Our battery was slowly turning over the engine on cold mornings. We bought our 2010 van new in 2011 so I am not sure of the exact age of the original. It was surprisingly difficult to find a replacement. 

Costco now carries Interstate with free for replacement for any failure within 42 months. (Not prorated). $89


----------



## showtz (Mar 29, 2011)

Sent from my iPad using Tapatalk


----------



## juvefan20 (Mar 24, 2001)

This is good information, I will keep this in mind. My 2011 just rolled 40k. Battery is still ok but I am not sure for how much longer.


----------



## cscsc (Jun 14, 2009)

I found the replacement battery easy to find. If you're a Sam's Club member, they have the Duracell with a 3-yr replacement and 8-yr warranty, 650CCA for less than $100. That's where I'd go if I needed one now. 

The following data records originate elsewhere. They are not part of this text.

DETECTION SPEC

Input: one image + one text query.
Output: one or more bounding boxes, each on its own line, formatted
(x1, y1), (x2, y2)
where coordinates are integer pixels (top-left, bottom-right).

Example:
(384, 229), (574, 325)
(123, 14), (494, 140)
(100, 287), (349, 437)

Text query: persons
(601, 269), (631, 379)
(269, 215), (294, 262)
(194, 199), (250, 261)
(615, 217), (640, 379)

I replaced mine last winter with a Duralast gold from Auto Zone. Same specs as the Duracell, but I got a great deal because I had accumulated credits for buying my oil change kits there. 

There's always Sears [or K-Mart]


----------



## dacman61 (Nov 25, 2009)

I just replaced my 2009 original battery with the Duralast Gold from Autozone. I could tell the battery was original from the VW part number sticker located on it. This VW Routan was also a Florida vehichle for all of it's life, and I knew it wouldn't survive an Ohio winter. Sure enough, as soon as it dropped below 15F, it was dead as hell. I even charged it a few times but it wouldn't hold a charge for too long in those cold temps.


----------



## Zambee500 (Jun 23, 2011)

If you can find your local interstate distributor, they sell 'blemished' batteries for $35-$50. These are batteries that have sat on shelves at local area shops for too long, and they pick 'em back up and refurb the cells to new. Actually fresher than what you can find on store shelves after they're done with them. Drawback is they only come with 90-day warranty, but either a battery works or doesn't work within the first 3 months. I've had very good luck with these. I just picked up a 94R/H7 (for other car) which usually sell $175 and up and it was just $50 to replace the one I put in 4 years ago this February, which was also an Interstate blemished. It was cranking slow at 9* the other day and even though it's been fine ever since, after 4 years I thought it better to go ahead and replace preemptively rather than push my luck another year or two.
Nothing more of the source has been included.